_Apply what you read_.
A. Translate this sentence from the post on AI and public policy into Spanish: "The second aspect is data, something I am more familiar with."
B. Write out the part of the post on AI and public policy between "Truth be told, I" and "knowledge doesn't hurt.", inclusive.
C. Please write what comes next in the post on AI and public policy, picking up after its final sentence.

_Exercise passage_.
↓
AI and public policy
Generated by ChatGPT
Efficiency, equity and legitimacy
One of the things I signed up for, is a course on AI and public policy. After 20 years of data and analytics in the marketing sphere with the last year and a bit of dabbling in AI or rather the data and analysis behind making marketing AI driven, it is but natural to wonder why the sudden love for public policy?
Truth be told, I do not have a clear answer. I just felt it was something that I had to do. Or maybe deep down, I truly believe that one of the pitfalls of AI is going to be increasing the divide between the haves and the have nots. And I definitely, am not solving for those pitfalls but a little knowledge doesn't hurt.
One of interesting things about an education in this day and age is that people assume you know and will use LLMs whether it is to craft responses, quickly look up information you did not know about. I used it for 2 things, the first to ground me in my journey through the public policy course. The second to generate an image for this blog.
While the second took literally a second (apologies could not resist that one), the first was interesting. I referenced the fact that everyone assumes you will have access and use an LLM during the course. The course coordinators went a step further and helped us craft a very engaging prompt to which we could upload all our course material. Engaging since one of the instructions as part of the very elaborate prompt was "guide me to discover insights rather than just giving me the answers". This makes the journey far more interesting with tidbits and nudges rather than direct staid answers.
ANyway, the more I dwell on this aspect of public policy, the more I fear, my original thoughts about AI increasing the digital divide in the world is not some product driven hallucination. You see as used in business, the focus of AI is efficiency, improve processes, increase sales/profits/revenue, reduce costs, shorten workflows whatever not but when it comes to policy decisions, the focus is not efficiency but more ensuring that all sections are being covered - that is equity. So this becomes an efficiency vs equity problem. The AI model will always try and go for the more efficient way to solve for a problem, the policy focus is to ensure a slower but more deliberate process which encompasses any 'dis-efficiencies' (is that even a word?) within.
The second aspect is data, something I am more familiar with. Any AI driven model needs to train on data, the more data it trains on the better it becomes. Unfortunately, when it comes to public policy, the least fortunate amongst us would be generating the least data and thus the policy which should be to help bring them up the curve would be unable to do so as there is very little data about them. And thus the second conundrum efficiency vs legitimacy.
↑
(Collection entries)
↓
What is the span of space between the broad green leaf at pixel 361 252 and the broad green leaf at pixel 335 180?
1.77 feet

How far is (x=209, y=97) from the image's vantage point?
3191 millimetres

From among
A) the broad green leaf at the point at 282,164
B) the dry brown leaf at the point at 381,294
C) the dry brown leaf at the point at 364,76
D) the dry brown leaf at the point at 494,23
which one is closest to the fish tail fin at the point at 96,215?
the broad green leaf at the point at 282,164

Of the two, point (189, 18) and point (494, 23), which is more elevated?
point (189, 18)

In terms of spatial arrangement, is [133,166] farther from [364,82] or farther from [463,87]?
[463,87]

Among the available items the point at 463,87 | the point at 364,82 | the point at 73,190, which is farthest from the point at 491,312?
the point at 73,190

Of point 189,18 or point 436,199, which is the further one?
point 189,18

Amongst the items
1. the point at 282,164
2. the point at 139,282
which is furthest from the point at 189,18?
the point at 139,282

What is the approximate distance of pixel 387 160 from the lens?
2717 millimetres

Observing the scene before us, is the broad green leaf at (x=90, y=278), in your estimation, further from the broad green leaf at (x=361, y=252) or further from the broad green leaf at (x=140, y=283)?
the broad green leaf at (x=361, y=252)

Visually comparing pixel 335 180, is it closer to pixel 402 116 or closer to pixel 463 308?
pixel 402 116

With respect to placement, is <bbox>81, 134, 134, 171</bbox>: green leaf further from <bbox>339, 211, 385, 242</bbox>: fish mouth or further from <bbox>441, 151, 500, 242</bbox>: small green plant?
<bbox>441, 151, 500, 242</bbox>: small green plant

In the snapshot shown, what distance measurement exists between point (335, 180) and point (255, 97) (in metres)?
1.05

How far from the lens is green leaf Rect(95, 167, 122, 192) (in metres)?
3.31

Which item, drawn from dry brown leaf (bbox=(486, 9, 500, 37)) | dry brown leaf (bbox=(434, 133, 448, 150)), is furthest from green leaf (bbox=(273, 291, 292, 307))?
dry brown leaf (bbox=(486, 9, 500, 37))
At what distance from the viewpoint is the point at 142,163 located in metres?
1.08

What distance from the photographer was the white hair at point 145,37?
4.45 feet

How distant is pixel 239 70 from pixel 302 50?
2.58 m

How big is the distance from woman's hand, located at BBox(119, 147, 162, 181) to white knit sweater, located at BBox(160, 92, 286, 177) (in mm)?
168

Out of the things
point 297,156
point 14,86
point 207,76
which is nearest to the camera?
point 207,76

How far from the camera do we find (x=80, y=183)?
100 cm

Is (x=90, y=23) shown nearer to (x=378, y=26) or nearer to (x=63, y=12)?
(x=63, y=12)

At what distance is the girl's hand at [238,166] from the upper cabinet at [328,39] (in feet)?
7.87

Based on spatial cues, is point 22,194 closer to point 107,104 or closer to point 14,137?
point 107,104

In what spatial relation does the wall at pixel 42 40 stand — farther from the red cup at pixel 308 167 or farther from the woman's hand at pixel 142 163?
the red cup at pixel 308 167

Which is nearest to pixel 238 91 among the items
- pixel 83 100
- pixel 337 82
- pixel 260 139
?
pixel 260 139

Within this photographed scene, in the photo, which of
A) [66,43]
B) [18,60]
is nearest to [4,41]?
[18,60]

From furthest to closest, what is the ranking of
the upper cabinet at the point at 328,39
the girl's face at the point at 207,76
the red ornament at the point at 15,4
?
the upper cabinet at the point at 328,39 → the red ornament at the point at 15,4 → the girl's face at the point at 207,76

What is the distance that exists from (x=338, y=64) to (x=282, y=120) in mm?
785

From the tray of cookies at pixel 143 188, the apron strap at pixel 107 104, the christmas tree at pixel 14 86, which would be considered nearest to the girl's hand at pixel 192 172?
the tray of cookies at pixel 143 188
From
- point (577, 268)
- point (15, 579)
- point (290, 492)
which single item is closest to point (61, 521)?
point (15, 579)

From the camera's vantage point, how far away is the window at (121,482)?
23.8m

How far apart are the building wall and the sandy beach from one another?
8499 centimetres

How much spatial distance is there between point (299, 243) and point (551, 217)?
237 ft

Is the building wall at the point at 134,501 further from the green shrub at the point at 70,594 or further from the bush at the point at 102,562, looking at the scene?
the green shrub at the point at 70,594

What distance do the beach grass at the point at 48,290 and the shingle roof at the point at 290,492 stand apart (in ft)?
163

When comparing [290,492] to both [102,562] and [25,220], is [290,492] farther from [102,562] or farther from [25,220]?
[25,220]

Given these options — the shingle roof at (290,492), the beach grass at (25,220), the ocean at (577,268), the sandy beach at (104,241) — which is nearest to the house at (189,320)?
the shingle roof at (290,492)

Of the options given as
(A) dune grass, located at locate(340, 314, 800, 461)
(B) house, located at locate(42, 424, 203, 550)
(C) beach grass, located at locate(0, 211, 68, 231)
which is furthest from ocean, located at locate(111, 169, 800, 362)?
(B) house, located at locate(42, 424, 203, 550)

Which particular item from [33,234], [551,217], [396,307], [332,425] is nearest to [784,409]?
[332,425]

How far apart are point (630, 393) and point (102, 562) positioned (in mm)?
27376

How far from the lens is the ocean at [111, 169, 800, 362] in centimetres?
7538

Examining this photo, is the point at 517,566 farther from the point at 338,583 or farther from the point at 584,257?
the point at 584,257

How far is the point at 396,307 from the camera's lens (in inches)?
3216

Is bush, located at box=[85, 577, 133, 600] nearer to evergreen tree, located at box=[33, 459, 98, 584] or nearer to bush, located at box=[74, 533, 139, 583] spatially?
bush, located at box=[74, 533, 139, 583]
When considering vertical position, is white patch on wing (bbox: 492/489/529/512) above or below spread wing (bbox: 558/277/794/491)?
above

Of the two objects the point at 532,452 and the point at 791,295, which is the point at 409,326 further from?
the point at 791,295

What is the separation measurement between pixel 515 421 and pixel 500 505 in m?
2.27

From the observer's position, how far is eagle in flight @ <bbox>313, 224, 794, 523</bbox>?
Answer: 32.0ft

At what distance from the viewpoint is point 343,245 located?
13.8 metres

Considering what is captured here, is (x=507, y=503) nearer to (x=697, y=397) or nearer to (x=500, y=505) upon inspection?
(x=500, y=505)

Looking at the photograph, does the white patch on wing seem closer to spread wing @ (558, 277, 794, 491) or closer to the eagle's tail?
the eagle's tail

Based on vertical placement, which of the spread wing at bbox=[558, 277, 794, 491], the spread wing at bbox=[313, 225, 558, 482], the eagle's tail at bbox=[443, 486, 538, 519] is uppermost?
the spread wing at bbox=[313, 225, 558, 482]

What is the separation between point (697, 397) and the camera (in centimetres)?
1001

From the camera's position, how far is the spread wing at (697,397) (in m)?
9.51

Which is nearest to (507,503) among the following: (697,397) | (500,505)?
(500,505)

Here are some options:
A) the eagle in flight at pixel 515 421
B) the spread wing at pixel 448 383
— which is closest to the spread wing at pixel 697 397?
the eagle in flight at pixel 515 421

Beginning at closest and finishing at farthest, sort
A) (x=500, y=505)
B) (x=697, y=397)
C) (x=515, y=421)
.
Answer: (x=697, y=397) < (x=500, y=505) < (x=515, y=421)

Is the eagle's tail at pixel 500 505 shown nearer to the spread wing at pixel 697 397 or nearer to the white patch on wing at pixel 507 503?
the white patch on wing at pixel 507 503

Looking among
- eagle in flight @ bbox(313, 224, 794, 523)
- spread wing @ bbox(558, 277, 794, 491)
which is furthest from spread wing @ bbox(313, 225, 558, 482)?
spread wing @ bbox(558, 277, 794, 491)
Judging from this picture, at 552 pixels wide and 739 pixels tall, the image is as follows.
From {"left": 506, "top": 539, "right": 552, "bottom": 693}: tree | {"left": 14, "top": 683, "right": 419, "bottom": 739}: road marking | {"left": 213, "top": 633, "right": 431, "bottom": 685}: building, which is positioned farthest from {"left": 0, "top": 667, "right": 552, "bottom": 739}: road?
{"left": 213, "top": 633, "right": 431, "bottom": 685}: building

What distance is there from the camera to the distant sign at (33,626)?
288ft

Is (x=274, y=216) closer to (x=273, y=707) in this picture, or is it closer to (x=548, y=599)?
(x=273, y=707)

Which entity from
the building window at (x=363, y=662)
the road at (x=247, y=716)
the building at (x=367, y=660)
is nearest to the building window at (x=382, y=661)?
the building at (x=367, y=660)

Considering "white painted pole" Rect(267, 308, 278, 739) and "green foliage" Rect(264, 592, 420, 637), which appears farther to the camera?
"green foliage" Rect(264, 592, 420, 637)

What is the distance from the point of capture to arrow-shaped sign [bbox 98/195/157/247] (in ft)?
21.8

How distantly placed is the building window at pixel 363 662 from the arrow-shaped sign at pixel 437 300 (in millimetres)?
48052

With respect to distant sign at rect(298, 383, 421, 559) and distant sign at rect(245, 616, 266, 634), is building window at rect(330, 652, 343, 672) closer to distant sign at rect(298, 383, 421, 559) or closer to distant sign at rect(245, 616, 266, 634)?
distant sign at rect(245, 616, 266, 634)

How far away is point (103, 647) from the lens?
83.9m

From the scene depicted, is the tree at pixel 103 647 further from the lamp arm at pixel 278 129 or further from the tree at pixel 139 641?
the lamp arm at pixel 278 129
↑
_Answers given_.
A. El segundo aspecto son los datos, algo que conozco mejor.

B.
Truth be told, I do not have a clear answer. I just felt it was something that I had to do. Or maybe deep down, I truly believe that one of the pitfalls of AI is going to be increasing the divide between the haves and the have nots. And I definitely, am not solving for those pitfalls but a little knowledge doesn't hurt.

C.
I don't know how to solve for these, after all it has just been week 1 of the course, but I leave you with a very interesting example which was discussed during one of the sessions. India has a vast coastline and with such a long coastline, comes a plethora of fisherfolks. Now a lot of these fishing tribes are those who have done this as a profession generation after generation. A lot live in poverty, not even able to afford motor boats forget trawlers. Yet they continue to ply their trade because they know not anything better. Now that I have set the context, the ideal policy to get them out of this low skilled labour intensive profession is to get them loans to buy better boats! But here is what actually happened. India as a country had a very poor landline penetration. When mobiles came along though, the focus was not on increasing landline penetration anymore and this combined with cheap data plans and being the amongst the lowest global cellular tariffs ensured that mobiles permeated far and wide, into each village and now the fishing tribes had access to data which allowed them to understand which markets around them had higher prices and thus they could thus divert their meagre stock accordingly. It did not bring them riches but did make them owners of their destiny in a tiny little way.
I end here, will write more as the course progresses but what strikes me is not that we should be getting the highest number of GPUs or building the best AI talent or starting the most valuable AI companies but ensuring that one can use AI to promote equity and information diffusion can be one of the biggest ways to do that.